Begin GIVEN RECORDS

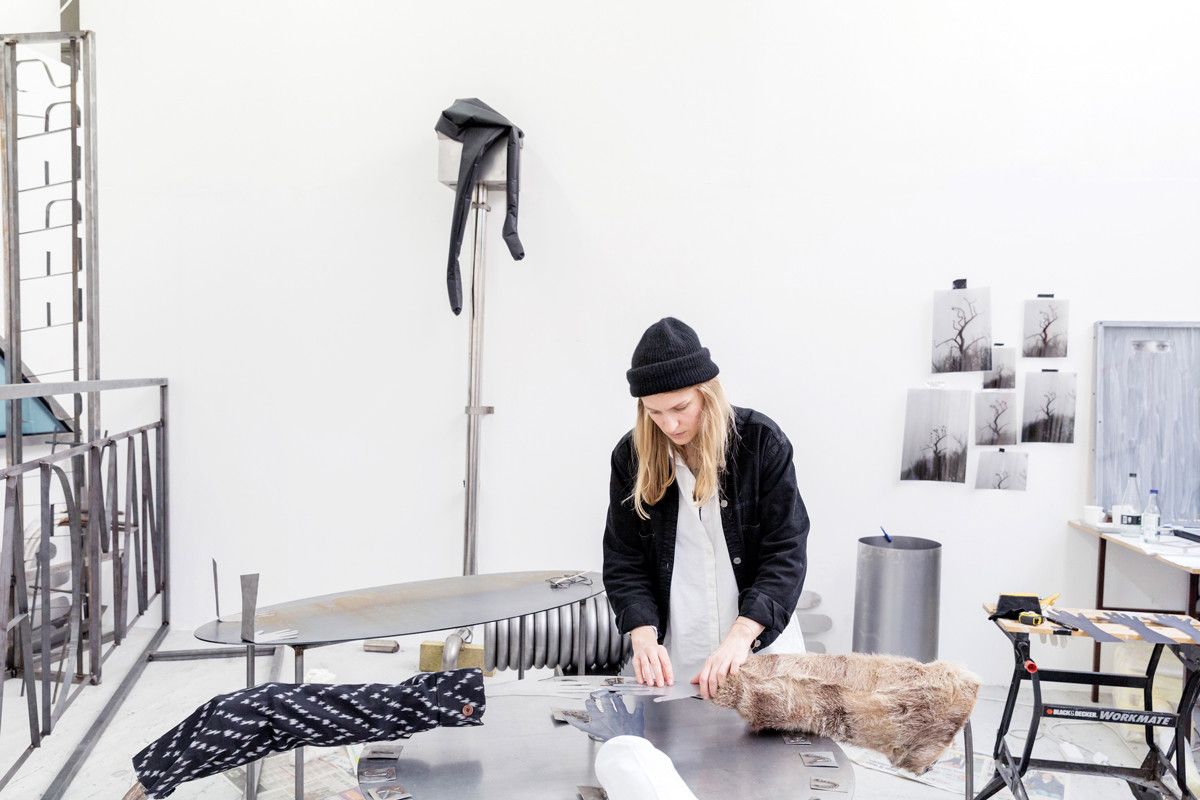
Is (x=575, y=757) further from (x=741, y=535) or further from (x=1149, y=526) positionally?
(x=1149, y=526)

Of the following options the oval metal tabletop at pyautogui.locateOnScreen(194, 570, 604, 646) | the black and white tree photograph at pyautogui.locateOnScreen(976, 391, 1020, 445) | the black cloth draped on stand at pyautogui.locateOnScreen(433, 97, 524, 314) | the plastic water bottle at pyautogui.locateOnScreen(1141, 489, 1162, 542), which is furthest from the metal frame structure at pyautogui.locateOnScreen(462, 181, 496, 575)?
the plastic water bottle at pyautogui.locateOnScreen(1141, 489, 1162, 542)

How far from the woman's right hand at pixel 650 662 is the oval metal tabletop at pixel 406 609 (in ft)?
1.31

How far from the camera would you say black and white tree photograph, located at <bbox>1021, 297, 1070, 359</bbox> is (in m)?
2.98

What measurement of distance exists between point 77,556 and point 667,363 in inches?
77.9

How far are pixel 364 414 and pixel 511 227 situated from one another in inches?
40.5

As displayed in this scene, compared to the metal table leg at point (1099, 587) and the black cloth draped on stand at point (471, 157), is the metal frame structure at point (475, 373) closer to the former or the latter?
the black cloth draped on stand at point (471, 157)

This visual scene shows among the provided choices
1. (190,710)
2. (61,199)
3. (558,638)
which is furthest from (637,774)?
(61,199)

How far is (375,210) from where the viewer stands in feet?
10.5

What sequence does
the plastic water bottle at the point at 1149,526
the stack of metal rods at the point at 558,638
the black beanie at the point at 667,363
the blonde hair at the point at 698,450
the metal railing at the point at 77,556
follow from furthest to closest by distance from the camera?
1. the plastic water bottle at the point at 1149,526
2. the stack of metal rods at the point at 558,638
3. the metal railing at the point at 77,556
4. the blonde hair at the point at 698,450
5. the black beanie at the point at 667,363

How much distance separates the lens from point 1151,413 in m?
2.94

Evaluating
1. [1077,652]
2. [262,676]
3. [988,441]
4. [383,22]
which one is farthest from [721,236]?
[262,676]

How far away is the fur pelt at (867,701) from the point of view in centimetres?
129

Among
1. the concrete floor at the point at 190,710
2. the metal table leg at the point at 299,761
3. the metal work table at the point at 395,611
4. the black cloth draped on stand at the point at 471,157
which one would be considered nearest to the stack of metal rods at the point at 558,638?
the metal work table at the point at 395,611

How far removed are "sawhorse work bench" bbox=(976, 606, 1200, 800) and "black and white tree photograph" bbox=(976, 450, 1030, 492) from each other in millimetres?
945
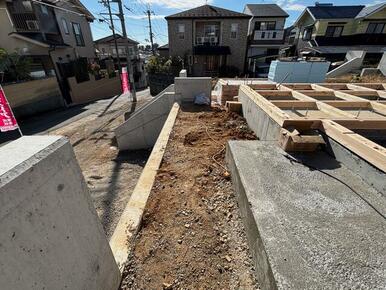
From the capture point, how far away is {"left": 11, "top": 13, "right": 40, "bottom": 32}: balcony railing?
15148 mm

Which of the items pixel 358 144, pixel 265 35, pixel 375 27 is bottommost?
pixel 358 144

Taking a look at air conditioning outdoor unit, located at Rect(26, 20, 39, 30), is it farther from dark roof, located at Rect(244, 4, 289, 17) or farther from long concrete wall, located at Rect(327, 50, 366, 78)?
long concrete wall, located at Rect(327, 50, 366, 78)

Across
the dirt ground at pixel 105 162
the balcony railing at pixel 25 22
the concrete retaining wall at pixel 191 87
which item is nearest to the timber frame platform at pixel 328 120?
the concrete retaining wall at pixel 191 87

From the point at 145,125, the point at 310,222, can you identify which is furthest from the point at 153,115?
the point at 310,222

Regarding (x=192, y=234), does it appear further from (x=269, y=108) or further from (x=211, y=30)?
(x=211, y=30)

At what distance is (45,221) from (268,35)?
88.0 ft

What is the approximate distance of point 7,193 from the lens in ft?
3.07

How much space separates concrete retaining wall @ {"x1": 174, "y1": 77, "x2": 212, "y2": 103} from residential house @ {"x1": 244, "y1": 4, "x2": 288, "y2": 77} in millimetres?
15999

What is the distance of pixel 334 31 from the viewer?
23.7 m

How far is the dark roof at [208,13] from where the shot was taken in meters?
19.2

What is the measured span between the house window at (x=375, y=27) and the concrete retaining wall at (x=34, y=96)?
107ft

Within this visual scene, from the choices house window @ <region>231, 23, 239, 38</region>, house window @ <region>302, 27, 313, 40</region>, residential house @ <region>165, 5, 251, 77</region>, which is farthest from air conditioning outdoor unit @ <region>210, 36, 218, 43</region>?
house window @ <region>302, 27, 313, 40</region>

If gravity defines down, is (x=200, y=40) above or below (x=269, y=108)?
above

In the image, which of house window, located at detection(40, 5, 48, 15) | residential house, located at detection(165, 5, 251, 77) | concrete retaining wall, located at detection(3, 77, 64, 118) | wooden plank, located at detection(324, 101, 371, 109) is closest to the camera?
wooden plank, located at detection(324, 101, 371, 109)
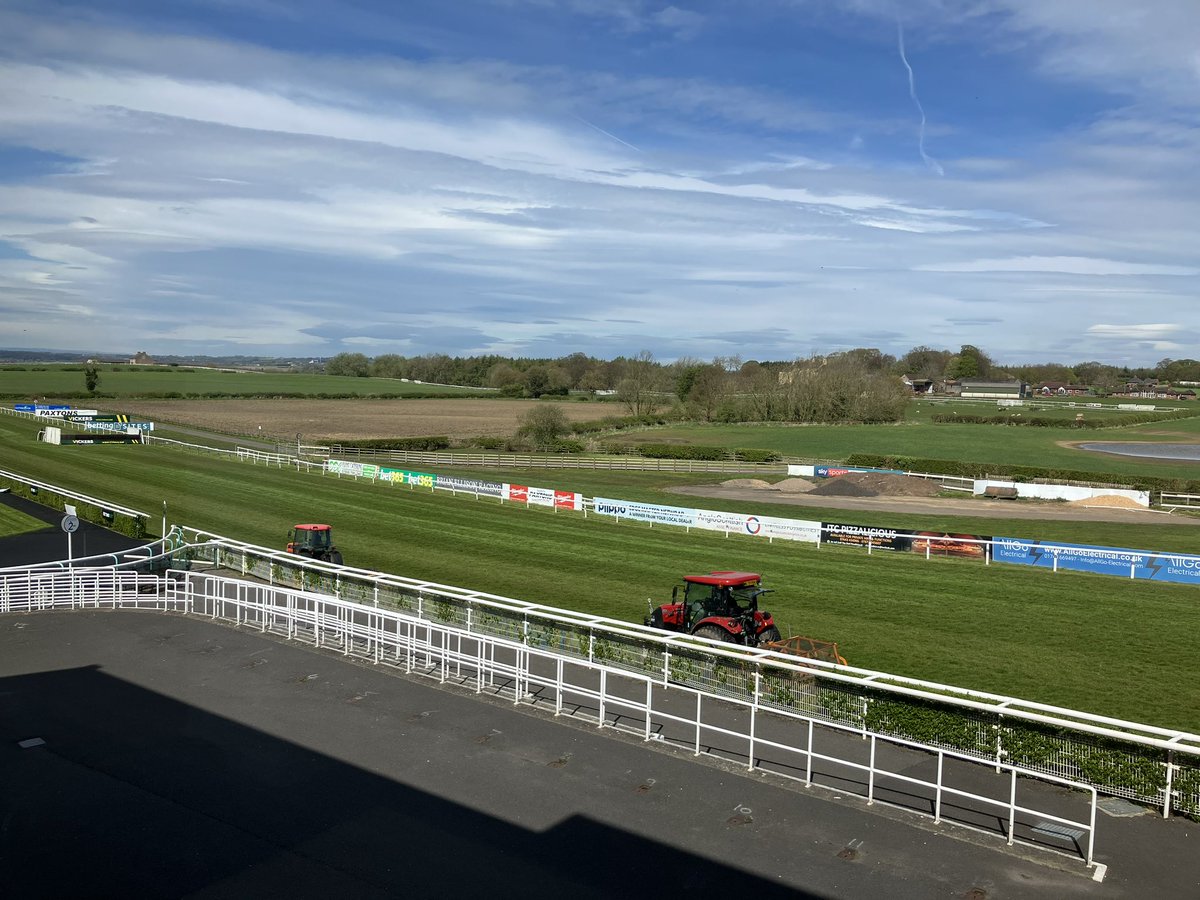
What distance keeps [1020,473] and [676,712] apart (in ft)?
188

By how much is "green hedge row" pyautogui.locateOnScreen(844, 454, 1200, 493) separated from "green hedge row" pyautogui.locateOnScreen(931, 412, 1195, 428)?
52.6 metres

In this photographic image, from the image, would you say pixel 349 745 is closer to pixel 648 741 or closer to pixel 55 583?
pixel 648 741

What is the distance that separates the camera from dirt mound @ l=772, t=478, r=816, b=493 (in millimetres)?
58097

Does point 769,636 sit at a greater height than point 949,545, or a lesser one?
greater

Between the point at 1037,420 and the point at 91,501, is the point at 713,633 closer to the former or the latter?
the point at 91,501

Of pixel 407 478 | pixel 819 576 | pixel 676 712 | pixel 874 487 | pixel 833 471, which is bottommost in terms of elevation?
pixel 819 576

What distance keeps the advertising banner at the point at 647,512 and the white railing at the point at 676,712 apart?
75.6 ft

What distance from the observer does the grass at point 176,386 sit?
453 ft

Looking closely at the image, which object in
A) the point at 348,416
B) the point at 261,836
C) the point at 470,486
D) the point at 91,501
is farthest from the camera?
the point at 348,416

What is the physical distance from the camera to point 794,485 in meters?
59.3

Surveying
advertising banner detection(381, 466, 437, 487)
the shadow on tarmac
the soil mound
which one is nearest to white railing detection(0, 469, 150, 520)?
advertising banner detection(381, 466, 437, 487)

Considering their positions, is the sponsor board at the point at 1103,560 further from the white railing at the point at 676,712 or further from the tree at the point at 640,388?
the tree at the point at 640,388

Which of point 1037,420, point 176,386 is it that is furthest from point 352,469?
point 176,386

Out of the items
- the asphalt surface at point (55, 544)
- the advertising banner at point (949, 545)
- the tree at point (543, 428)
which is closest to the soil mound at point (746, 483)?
the tree at point (543, 428)
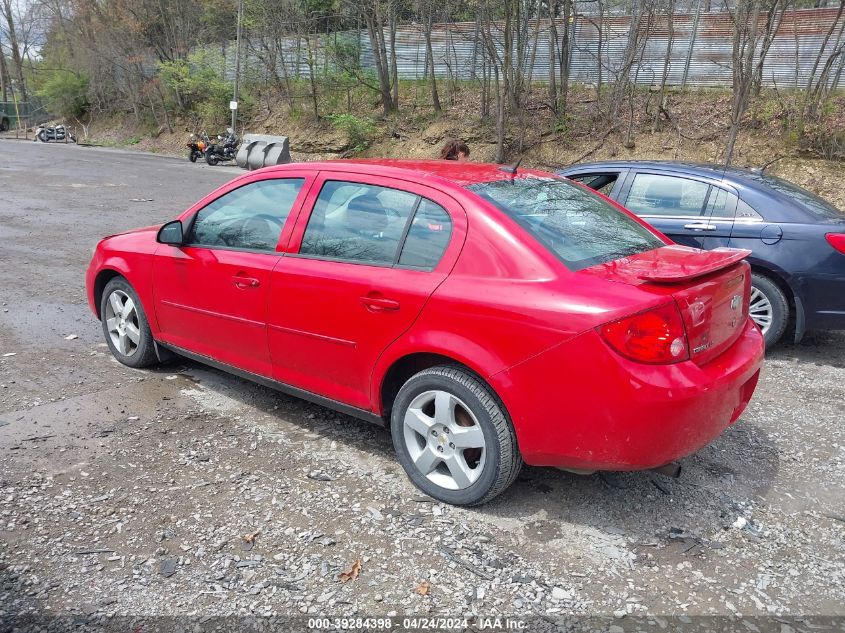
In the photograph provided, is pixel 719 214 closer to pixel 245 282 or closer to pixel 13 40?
pixel 245 282

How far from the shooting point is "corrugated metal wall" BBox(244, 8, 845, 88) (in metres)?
18.7

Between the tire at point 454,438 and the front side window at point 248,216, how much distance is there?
1.38m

End GIVEN RECORDS

THE PROBLEM ▸ Set down all the records above word for word, and leave out the pictures.

RESPONSE TO THE EXERCISE ▸
Is (x=575, y=757) further from (x=741, y=535) or further from (x=1149, y=526) positionally?
(x=1149, y=526)

Of the following options the oval metal tabletop at pyautogui.locateOnScreen(194, 570, 604, 646) | the black and white tree photograph at pyautogui.locateOnScreen(976, 391, 1020, 445) | the black cloth draped on stand at pyautogui.locateOnScreen(433, 97, 524, 314) | the plastic water bottle at pyautogui.locateOnScreen(1141, 489, 1162, 542), which is furthest from the metal frame structure at pyautogui.locateOnScreen(462, 181, 496, 575)?
the plastic water bottle at pyautogui.locateOnScreen(1141, 489, 1162, 542)

How far from the woman's right hand at pixel 650 662 is the oval metal tabletop at pixel 406 609 (in ft)?
1.31

How far from the camera would you say black and white tree photograph, located at <bbox>1021, 297, 1070, 359</bbox> is (in m)?
2.98

What measurement of distance exists between point 77,556 and point 667,363 in inches?
77.9

How far are pixel 364 414 and pixel 511 227 situated from one another in inches?
40.5

As displayed in this scene, compared to the metal table leg at point (1099, 587) and the black cloth draped on stand at point (471, 157), is the metal frame structure at point (475, 373) closer to the former or the latter?
the black cloth draped on stand at point (471, 157)

This visual scene shows among the provided choices
1. (190,710)
2. (61,199)
3. (558,638)
which is furthest from (637,774)?
(61,199)

How far is (375,210) from where the viewer stands in feet?
10.5

What sequence does
the plastic water bottle at the point at 1149,526
the stack of metal rods at the point at 558,638
the black beanie at the point at 667,363
the blonde hair at the point at 698,450
the metal railing at the point at 77,556
follow from furthest to closest by distance from the camera?
1. the plastic water bottle at the point at 1149,526
2. the stack of metal rods at the point at 558,638
3. the metal railing at the point at 77,556
4. the blonde hair at the point at 698,450
5. the black beanie at the point at 667,363

How much distance separates the lens from point 1151,413 in m?
2.94

Evaluating
1. [1077,652]
2. [262,676]
3. [988,441]
4. [383,22]
which one is farthest from [721,236]?
[262,676]

How far away is the fur pelt at (867,701) from the point of view in centimetres?
129

Among
1. the concrete floor at the point at 190,710
2. the metal table leg at the point at 299,761
3. the metal work table at the point at 395,611
4. the black cloth draped on stand at the point at 471,157
which one would be considered nearest to the stack of metal rods at the point at 558,638?
the metal work table at the point at 395,611

How far removed are "sawhorse work bench" bbox=(976, 606, 1200, 800) and "black and white tree photograph" bbox=(976, 450, 1030, 492) from each other in millimetres?
945
From the capture point, how far away is {"left": 11, "top": 13, "right": 40, "bottom": 32}: balcony railing?
15148 mm

Which of the items pixel 358 144, pixel 265 35, pixel 375 27 is bottommost?
pixel 358 144

Taking a look at air conditioning outdoor unit, located at Rect(26, 20, 39, 30), is it farther from dark roof, located at Rect(244, 4, 289, 17) or farther from long concrete wall, located at Rect(327, 50, 366, 78)?
long concrete wall, located at Rect(327, 50, 366, 78)

Across
the dirt ground at pixel 105 162
the balcony railing at pixel 25 22
the concrete retaining wall at pixel 191 87
which item is nearest to the timber frame platform at pixel 328 120?
the concrete retaining wall at pixel 191 87

From the point at 145,125, the point at 310,222, can you identify which is furthest from the point at 153,115?
the point at 310,222

Regarding (x=192, y=234), does it appear further from (x=269, y=108) or further from (x=211, y=30)?
(x=211, y=30)

At what distance is (45,221) from (268,35)?
88.0 ft

What is the approximate distance of point 7,193 from the lens in ft?
3.07

How much space separates concrete retaining wall @ {"x1": 174, "y1": 77, "x2": 212, "y2": 103} from residential house @ {"x1": 244, "y1": 4, "x2": 288, "y2": 77} in millimetres?
15999

What is the distance of pixel 334 31 from the viewer?
23.7 m

How far is the dark roof at [208,13] from where the shot was taken in meters?
19.2

What is the measured span between the house window at (x=375, y=27) and the concrete retaining wall at (x=34, y=96)?
107ft

Within this visual scene, from the choices house window @ <region>231, 23, 239, 38</region>, house window @ <region>302, 27, 313, 40</region>, residential house @ <region>165, 5, 251, 77</region>, which is farthest from air conditioning outdoor unit @ <region>210, 36, 218, 43</region>?
house window @ <region>302, 27, 313, 40</region>

If gravity defines down, is (x=200, y=40) above or below (x=269, y=108)?
above

In the image, which of house window, located at detection(40, 5, 48, 15) | residential house, located at detection(165, 5, 251, 77) | concrete retaining wall, located at detection(3, 77, 64, 118) | wooden plank, located at detection(324, 101, 371, 109) is closest to the camera?
wooden plank, located at detection(324, 101, 371, 109)
What distance keeps [1020,473] and [676,712] apart (in ft)?
188

By how much is "green hedge row" pyautogui.locateOnScreen(844, 454, 1200, 493) separated from "green hedge row" pyautogui.locateOnScreen(931, 412, 1195, 428)?
52.6 metres

In this photographic image, from the image, would you say pixel 349 745 is closer to pixel 648 741 or closer to pixel 55 583?
pixel 648 741

What is the distance that separates the camera from dirt mound @ l=772, t=478, r=816, b=493 (in millimetres)?
58097

Does point 769,636 sit at a greater height than point 949,545, or a lesser one?
greater

Between the point at 1037,420 and the point at 91,501, is the point at 713,633 closer to the former or the latter?
the point at 91,501

Of pixel 407 478 | pixel 819 576 | pixel 676 712 | pixel 874 487 | pixel 833 471, which is bottommost in terms of elevation?
pixel 819 576

What distance keeps the advertising banner at the point at 647,512 and the white railing at the point at 676,712 apart?
75.6 ft

What distance from the observer does the grass at point 176,386 sit?
453 ft

Looking closely at the image, which object in
A) the point at 348,416
B) the point at 261,836
C) the point at 470,486
D) the point at 91,501
is farthest from the camera?
the point at 348,416

What is the physical distance from the camera to point 794,485 in meters?
59.3

Surveying
advertising banner detection(381, 466, 437, 487)
the shadow on tarmac
the soil mound
which one is nearest to white railing detection(0, 469, 150, 520)?
advertising banner detection(381, 466, 437, 487)

Considering their positions, is the sponsor board at the point at 1103,560 further from the white railing at the point at 676,712 or further from the tree at the point at 640,388?
the tree at the point at 640,388

Which of point 1037,420, point 176,386 is it that is furthest from point 352,469?
point 176,386

Out of the items
- the asphalt surface at point (55, 544)
- the advertising banner at point (949, 545)
- the tree at point (543, 428)
which is closest to the soil mound at point (746, 483)?
the tree at point (543, 428)
In the photograph provided, is pixel 719 214 closer to pixel 245 282 or closer to pixel 13 40?
pixel 245 282

How far from the shooting point is "corrugated metal wall" BBox(244, 8, 845, 88) (in metres)?
18.7

Between the tire at point 454,438 and the front side window at point 248,216, how much distance is there?
1.38m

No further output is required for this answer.